___ GIVEN DATA

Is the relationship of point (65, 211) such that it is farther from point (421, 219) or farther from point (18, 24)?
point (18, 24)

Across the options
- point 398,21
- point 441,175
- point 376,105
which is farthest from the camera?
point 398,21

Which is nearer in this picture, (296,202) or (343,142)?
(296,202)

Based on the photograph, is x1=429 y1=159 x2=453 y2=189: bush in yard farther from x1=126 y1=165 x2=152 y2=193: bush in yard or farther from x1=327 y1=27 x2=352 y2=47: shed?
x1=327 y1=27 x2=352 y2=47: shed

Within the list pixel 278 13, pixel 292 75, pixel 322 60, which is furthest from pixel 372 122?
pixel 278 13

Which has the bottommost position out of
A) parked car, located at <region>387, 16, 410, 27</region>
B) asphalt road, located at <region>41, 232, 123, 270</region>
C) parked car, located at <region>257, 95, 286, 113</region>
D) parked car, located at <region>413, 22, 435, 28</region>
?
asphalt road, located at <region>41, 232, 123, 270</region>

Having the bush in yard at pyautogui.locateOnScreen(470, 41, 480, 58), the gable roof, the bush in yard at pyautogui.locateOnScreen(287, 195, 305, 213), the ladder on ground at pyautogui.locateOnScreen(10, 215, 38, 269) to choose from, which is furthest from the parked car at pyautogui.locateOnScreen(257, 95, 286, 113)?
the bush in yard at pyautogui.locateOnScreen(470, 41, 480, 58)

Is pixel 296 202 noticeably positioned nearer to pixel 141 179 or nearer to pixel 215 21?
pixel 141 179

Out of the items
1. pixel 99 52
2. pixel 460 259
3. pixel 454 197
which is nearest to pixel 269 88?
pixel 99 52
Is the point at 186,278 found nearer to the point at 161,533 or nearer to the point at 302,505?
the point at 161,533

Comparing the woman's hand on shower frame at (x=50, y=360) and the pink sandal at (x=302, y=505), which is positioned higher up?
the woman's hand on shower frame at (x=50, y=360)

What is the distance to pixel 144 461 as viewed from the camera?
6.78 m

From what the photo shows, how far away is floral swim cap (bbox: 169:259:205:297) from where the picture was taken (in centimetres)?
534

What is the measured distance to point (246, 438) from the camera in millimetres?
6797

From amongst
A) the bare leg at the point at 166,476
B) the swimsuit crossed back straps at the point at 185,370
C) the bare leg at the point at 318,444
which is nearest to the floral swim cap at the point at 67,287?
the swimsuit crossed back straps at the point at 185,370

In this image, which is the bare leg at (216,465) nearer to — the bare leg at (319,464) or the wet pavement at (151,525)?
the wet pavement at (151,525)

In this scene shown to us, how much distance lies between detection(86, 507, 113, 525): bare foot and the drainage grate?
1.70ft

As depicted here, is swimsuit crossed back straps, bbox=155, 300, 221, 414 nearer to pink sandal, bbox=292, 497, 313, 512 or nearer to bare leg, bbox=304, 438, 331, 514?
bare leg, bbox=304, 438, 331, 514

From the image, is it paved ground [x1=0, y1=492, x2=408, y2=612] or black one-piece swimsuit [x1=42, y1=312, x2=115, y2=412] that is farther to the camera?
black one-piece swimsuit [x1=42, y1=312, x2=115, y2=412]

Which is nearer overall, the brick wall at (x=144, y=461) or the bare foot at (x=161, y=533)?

______

(WHAT TO WORK ON):
Please rewrite the records from the line containing "Comparing the woman's" through the end of the records, inclusive, with "drainage grate" replaced by "storm drain" and nothing else changed.

(ANSWER):
Comparing the woman's hand on shower frame at (x=50, y=360) and the pink sandal at (x=302, y=505), which is positioned higher up?
the woman's hand on shower frame at (x=50, y=360)

What is the distance to pixel 144 461 as viewed from the camera?
6.78 m

From what the photo shows, how far away is floral swim cap (bbox: 169:259:205:297) from where the picture was taken (in centimetres)?
534

What is the measured distance to point (246, 438) from the camera in millimetres?
6797

From amongst
A) the bare leg at the point at 166,476
B) the swimsuit crossed back straps at the point at 185,370
C) the bare leg at the point at 318,444
which is nearest to the floral swim cap at the point at 67,287?
the swimsuit crossed back straps at the point at 185,370

In this image, which is the bare leg at (216,465) nearer to — the bare leg at (319,464) or the wet pavement at (151,525)?
the wet pavement at (151,525)

In this scene shown to us, how much distance lies between detection(86, 507, 113, 525): bare foot and the storm drain?
1.70ft

As depicted here, is swimsuit crossed back straps, bbox=155, 300, 221, 414 nearer to pink sandal, bbox=292, 497, 313, 512 or nearer to bare leg, bbox=304, 438, 331, 514?
bare leg, bbox=304, 438, 331, 514

From the image, is it paved ground [x1=0, y1=492, x2=408, y2=612] or black one-piece swimsuit [x1=42, y1=312, x2=115, y2=412] that is farther to the camera?
black one-piece swimsuit [x1=42, y1=312, x2=115, y2=412]

Which is nearer overall, the brick wall at (x=144, y=461) or the bare foot at (x=161, y=533)?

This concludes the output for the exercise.